**WHAT YOU SHOULD DO**
Update these lines by changing "dark hair" to "black hair" wherever it occurs, leaving everything else as it is. Leave the pictures out of the answer.
>> Start EXERCISE INPUTS
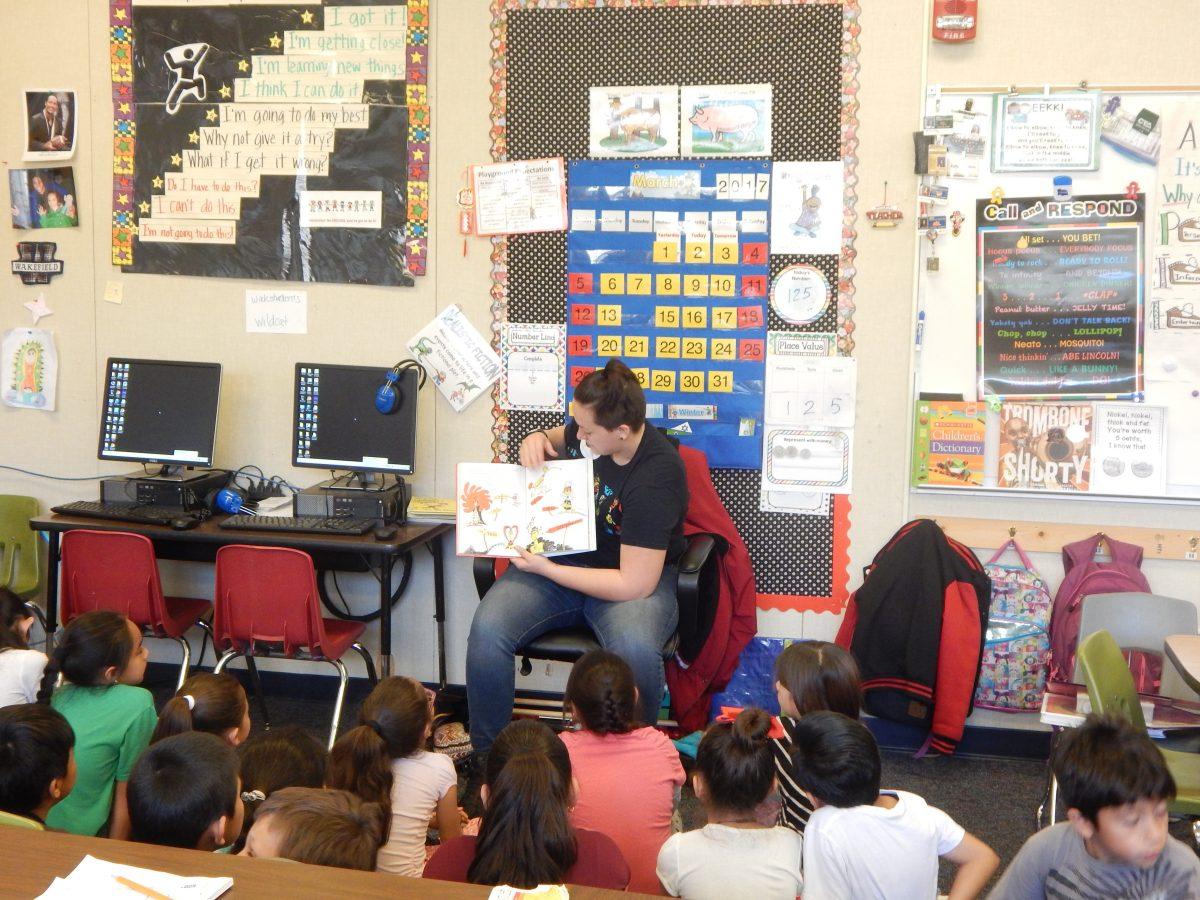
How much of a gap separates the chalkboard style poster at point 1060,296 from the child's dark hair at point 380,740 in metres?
2.16

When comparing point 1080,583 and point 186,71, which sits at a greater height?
point 186,71

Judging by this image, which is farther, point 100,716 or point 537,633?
point 537,633

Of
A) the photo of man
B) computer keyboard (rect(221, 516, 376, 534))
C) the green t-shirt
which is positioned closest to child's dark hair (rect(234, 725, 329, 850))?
the green t-shirt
>> End EXERCISE INPUTS
**REPLY**
How much of a gap separates the chalkboard style poster at point 1060,296 from the child's black hair at point 380,740 in metres?
2.16

When comparing point 1080,583 and point 186,71, which sits at a greater height?
point 186,71

Judging by this image, which is farther, point 100,716 or point 537,633?
point 537,633

Of
A) the photo of man
B) computer keyboard (rect(221, 516, 376, 534))
C) the green t-shirt
which is positioned closest to child's black hair (rect(234, 725, 329, 850))?
the green t-shirt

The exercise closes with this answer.